## Page extract

┌────────

= Quantegy =

Manufacturer of magnetic tape

Quantegy Inc. was a manufacturer of magnetic tape and professional external hard drives based in Opelika, Alabama. Their tape products were primarily used in analog audio and video recording studios, but they also have some use with digital data storage devices and instrumentation recorders, along with some audiophile home hobbyists.

The company was created at the end of World War II by Major John Herbert Orr as Orradio Industries. This was a result of the US Army requiring an American supplier of magnetic tape. Magnetic tape was a German invention and after the war, the German manufacturing ability was destroyed.

- In 1959, Ampex acquired Orradio Industries and it became the Ampex Magnetic Tape Division.
- In 1995, Ampex divested this division, then called the Ampex Recording Media Corporation. At the same time, 3M was also spinning off its magnetic media division. Equitable Life Insurance acquired these combined entities, which became Quantegy Inc., and later changed its name to the current Quantegy Recording Solutions, with the Ampex product line being the nominal survivor, although much use of the 3M technologies later found their way into Quantegy products including the high end GP9 tape.
- In January 2005, having previously filed for bankruptcy protection, Quantegy closed its manufacturing facility in Opelika. This event received substantial media attention.
- On April 18, 2005, Quantegy resumed operations under new ownership.

└────────

## Stated goal A
According to the Quantegy article, why was Orradio Industries founded at the end of World War II?
## Stated goal B
In the Quantegy article, in what year did Ampex acquire Orradio Industries?
## Stated goal C
Give a continuation of the Quantegy article, picking up after its final line.

## Given records
┌────────

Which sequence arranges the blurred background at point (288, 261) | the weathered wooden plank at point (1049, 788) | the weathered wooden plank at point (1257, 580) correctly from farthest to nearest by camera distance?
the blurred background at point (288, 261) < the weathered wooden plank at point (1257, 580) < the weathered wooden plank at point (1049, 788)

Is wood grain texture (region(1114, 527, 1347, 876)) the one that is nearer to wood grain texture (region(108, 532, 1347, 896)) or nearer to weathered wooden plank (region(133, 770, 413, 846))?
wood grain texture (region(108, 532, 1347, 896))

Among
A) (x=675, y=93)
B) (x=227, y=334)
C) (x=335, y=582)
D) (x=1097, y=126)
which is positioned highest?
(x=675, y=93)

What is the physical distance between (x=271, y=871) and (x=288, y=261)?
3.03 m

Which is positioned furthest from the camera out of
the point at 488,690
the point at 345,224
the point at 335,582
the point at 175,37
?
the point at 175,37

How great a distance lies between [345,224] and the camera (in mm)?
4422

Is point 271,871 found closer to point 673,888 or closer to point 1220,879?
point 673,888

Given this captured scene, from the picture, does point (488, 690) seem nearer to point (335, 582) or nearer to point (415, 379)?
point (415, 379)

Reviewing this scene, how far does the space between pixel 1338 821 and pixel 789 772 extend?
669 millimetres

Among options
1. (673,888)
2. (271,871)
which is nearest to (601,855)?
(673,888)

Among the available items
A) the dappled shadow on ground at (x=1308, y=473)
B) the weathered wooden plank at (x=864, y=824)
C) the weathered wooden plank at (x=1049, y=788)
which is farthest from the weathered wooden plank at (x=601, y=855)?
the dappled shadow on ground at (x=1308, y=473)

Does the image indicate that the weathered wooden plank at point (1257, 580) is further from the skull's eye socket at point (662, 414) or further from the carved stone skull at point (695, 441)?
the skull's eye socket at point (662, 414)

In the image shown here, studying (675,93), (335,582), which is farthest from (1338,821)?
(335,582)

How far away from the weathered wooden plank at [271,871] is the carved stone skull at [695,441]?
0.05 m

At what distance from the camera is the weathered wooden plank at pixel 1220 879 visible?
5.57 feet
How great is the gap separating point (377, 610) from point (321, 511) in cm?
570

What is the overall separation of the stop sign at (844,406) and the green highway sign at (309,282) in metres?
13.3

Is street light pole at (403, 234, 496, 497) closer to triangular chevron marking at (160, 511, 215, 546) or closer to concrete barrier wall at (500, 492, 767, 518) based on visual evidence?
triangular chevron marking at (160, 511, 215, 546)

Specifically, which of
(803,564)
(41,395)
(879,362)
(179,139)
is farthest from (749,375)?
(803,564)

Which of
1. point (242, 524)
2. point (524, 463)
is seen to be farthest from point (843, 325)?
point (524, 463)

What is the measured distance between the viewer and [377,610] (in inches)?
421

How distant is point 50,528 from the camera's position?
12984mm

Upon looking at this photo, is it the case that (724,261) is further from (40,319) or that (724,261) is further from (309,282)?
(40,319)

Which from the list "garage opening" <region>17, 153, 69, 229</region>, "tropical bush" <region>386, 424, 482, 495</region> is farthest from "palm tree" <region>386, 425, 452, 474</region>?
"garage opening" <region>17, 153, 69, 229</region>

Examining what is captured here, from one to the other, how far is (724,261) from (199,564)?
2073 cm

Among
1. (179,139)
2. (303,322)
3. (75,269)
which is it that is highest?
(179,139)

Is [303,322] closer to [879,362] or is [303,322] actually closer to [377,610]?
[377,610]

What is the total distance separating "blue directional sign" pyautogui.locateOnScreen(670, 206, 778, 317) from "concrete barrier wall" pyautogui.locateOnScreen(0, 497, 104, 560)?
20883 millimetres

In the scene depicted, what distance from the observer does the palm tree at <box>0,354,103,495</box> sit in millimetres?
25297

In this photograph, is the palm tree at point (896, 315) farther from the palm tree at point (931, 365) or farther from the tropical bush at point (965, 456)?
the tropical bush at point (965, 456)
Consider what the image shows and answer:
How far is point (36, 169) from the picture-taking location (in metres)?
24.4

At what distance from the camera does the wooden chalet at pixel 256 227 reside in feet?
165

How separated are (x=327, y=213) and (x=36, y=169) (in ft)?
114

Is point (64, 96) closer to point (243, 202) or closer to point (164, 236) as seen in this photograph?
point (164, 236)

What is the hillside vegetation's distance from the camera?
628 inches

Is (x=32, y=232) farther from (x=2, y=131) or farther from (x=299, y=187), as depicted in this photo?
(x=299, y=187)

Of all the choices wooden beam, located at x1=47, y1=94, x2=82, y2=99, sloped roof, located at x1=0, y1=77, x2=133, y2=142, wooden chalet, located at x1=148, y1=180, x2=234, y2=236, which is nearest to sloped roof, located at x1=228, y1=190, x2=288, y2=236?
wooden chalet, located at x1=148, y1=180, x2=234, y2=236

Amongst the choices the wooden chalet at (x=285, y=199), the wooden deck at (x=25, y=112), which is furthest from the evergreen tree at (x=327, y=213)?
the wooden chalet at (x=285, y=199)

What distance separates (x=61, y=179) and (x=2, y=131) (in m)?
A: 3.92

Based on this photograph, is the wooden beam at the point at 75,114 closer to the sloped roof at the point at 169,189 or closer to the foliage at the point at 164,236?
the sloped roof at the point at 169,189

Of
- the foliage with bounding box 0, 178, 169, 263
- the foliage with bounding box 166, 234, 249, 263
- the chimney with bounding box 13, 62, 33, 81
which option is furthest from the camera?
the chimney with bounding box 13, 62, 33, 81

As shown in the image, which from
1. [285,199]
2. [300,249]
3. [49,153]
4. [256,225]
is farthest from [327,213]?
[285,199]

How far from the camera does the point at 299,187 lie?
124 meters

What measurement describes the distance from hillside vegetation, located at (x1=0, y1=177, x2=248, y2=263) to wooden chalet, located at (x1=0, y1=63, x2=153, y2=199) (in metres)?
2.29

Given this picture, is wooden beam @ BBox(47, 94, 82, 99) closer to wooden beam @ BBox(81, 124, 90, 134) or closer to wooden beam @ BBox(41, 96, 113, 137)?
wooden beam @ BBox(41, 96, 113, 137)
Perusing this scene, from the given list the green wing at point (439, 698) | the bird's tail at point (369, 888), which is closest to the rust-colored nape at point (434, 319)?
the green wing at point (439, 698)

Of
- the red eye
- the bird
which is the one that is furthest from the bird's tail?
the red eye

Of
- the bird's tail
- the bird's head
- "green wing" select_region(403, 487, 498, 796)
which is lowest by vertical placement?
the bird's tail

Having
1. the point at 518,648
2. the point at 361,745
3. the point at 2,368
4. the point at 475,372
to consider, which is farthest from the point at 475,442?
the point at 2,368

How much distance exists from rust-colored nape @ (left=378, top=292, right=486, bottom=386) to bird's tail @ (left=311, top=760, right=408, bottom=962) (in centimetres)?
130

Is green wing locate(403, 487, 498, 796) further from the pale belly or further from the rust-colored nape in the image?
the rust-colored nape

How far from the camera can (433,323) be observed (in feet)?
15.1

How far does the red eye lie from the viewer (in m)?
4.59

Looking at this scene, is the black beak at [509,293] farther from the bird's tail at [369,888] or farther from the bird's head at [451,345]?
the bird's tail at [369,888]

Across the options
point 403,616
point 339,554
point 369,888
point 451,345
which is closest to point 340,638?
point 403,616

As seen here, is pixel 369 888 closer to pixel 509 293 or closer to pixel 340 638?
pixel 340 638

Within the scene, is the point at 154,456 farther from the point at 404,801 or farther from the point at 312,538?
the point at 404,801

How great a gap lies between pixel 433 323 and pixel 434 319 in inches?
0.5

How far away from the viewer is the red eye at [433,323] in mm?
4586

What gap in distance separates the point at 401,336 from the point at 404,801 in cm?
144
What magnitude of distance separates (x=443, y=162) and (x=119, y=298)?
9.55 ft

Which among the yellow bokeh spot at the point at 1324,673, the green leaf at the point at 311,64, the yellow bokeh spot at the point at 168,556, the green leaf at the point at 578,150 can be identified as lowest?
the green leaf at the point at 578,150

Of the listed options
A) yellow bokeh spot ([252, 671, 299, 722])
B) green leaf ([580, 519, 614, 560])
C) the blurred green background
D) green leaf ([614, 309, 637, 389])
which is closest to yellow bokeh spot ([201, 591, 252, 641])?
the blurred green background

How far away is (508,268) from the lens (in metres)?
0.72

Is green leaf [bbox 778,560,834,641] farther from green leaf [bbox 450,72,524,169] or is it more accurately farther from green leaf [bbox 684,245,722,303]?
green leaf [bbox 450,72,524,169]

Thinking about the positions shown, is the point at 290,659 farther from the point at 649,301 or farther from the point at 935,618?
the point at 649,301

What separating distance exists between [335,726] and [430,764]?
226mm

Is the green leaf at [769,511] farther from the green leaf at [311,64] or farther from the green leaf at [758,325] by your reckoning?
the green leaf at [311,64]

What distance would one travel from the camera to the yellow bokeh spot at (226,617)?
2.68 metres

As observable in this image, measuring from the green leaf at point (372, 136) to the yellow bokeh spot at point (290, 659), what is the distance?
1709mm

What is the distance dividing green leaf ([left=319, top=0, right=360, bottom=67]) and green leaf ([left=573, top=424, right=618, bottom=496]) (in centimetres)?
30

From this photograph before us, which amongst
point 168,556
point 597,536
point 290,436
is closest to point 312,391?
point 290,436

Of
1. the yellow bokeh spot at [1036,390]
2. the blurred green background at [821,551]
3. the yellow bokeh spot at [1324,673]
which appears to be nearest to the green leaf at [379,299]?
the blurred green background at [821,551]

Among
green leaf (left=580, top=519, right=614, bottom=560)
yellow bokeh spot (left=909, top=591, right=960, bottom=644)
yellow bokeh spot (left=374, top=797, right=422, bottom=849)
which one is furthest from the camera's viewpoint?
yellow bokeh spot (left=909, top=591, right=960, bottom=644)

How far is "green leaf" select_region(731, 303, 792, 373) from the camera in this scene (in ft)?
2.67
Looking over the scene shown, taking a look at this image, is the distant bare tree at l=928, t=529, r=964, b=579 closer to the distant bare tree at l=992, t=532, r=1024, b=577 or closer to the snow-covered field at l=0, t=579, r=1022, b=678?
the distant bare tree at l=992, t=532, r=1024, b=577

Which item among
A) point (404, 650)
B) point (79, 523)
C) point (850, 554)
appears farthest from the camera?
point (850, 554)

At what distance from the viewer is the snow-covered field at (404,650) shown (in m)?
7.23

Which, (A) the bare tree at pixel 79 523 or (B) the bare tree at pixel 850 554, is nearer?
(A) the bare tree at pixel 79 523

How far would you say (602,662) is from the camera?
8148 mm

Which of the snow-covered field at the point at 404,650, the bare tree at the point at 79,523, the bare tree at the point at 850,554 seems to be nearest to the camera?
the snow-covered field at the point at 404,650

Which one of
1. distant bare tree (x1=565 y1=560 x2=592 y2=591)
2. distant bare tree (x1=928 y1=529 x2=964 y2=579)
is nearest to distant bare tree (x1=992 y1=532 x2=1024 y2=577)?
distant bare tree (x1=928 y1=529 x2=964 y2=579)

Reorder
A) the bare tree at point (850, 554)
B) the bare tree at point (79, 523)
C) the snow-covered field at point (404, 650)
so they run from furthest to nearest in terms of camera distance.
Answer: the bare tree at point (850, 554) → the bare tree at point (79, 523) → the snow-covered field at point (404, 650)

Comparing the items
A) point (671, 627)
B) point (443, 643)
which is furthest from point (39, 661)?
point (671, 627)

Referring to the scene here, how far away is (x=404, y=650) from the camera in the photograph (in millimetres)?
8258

└────────

## Final answer A
The US Army needed an American supplier of magnetic tape. Magnetic tape was a German invention, and Germany's manufacturing ability had been destroyed after the war.

## Final answer B
1959.

## Final answer C
- In January 2007, Quantegy announced that it would cease production of magnetic tape in April 2007 and is taking orders up until February 22. The only remaining manufacturers of new magnetic tape for sound recording were RMGI and ATR Magnetics.
- In April 2007, Reel Deal Pro Audio purchased the majority of Quantegy's reel-to-reel audio tape and accessories and began to sell it on their website.
- In June 2007, Quantegy ceased sales of the FHD and Black Diamond FHD3 series of hard drive products to the professional audio recording industry.
- Most of the tape production facilities, located in Opelika, Alabama, were sold in 2008.
- In 2009, Quantegy began working on reviving Quantegy 456 Studio Mastering Tape, Quantegy 499 Gold Studio Mastering Tape, GP9 Platinum Studio Mastering Tape, as well as the Black Diamond Series of products. But As of 2012, no progress had been made.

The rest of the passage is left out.